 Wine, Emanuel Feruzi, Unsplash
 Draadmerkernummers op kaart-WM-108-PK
--
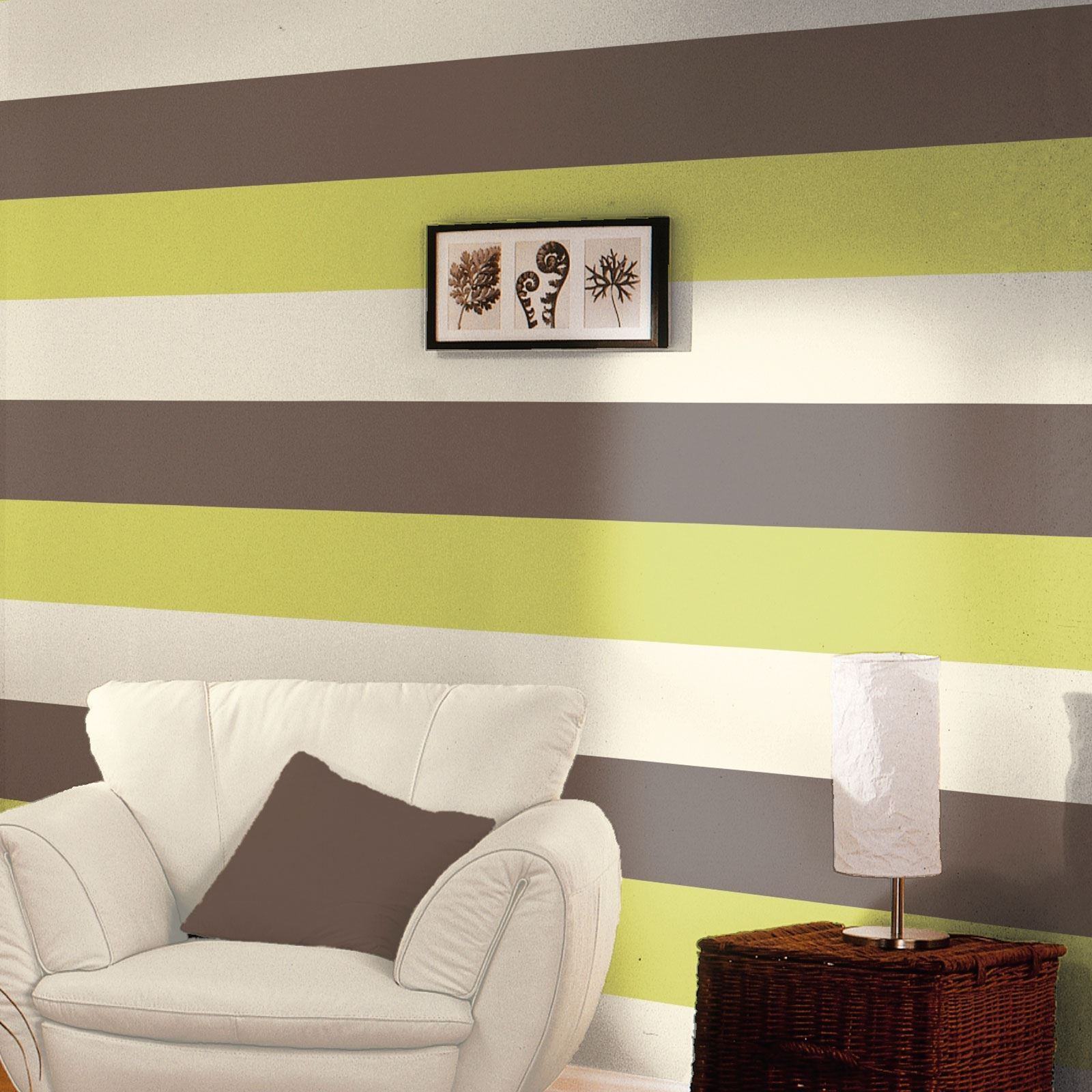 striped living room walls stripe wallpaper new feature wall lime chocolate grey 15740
--
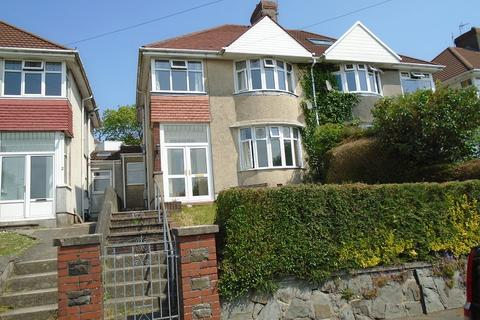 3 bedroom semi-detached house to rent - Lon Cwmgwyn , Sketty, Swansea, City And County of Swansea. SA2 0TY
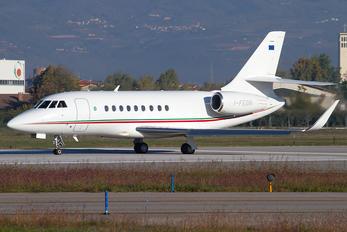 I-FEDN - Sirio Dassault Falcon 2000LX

• **Task directions**
Output only an exact transcription of the lines above from the one with "Wine, Emanuel Feruzi, Unsplash" up to and including the one with "Draadmerkernummers op kaart-WM-108-PK".

• **Written solution**
 Wine, Emanuel Feruzi, Unsplash
 Draadmerkernummers op kaart-WM-108-PK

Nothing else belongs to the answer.